**** INPUT DATA ****
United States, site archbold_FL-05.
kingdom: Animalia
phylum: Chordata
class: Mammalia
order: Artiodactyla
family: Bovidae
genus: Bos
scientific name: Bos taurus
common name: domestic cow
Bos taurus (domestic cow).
****
**** INPUT DATA ****
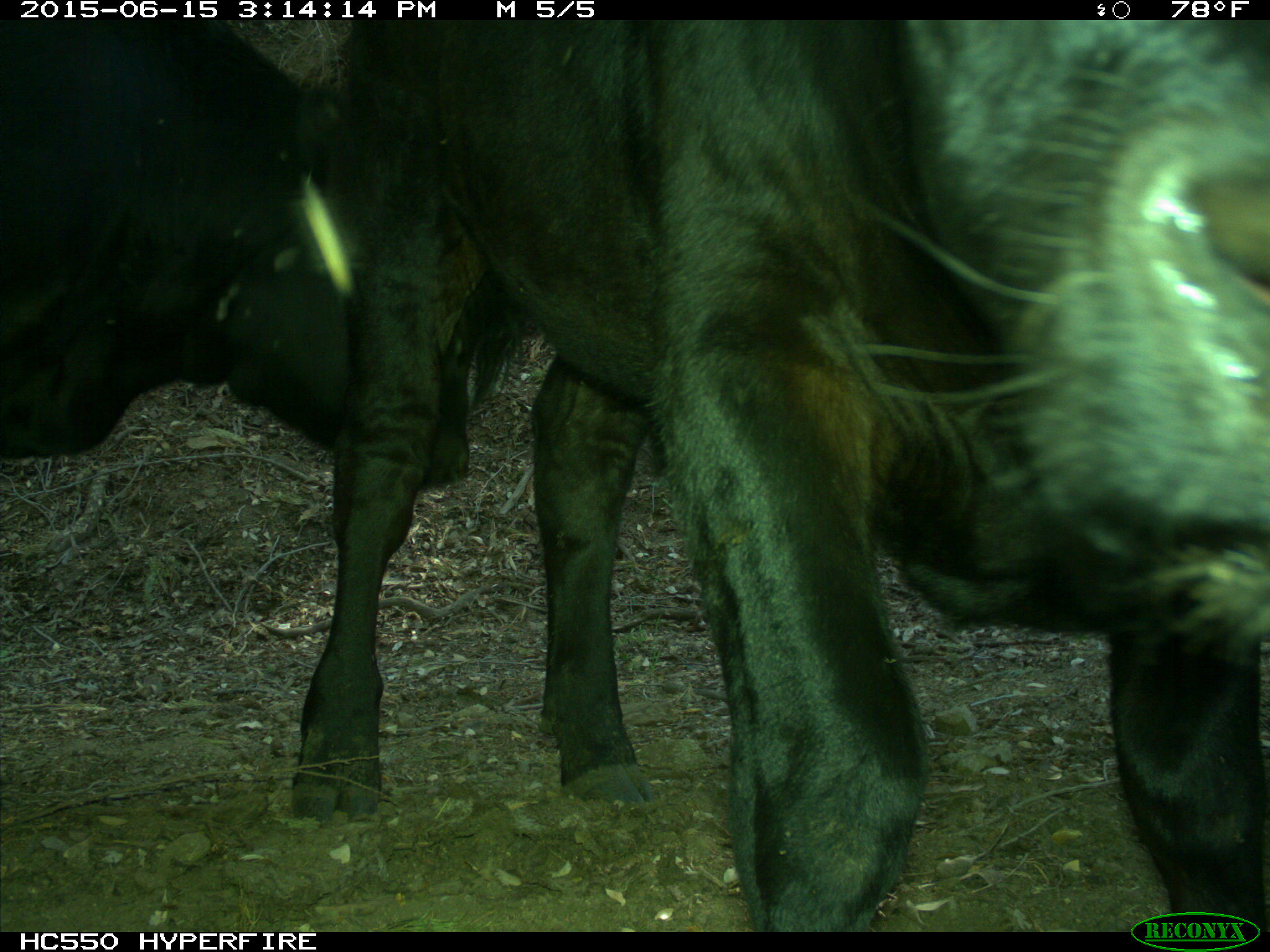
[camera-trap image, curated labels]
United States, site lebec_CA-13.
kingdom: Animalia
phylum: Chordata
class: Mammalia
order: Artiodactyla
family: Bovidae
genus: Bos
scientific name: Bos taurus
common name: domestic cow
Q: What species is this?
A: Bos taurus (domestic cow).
****
__YOUR TASK__: Within the listing above, tally the lines holding the word "site". Give the tally only.

__OUTPUT FOR THIS EXERCISE__: 2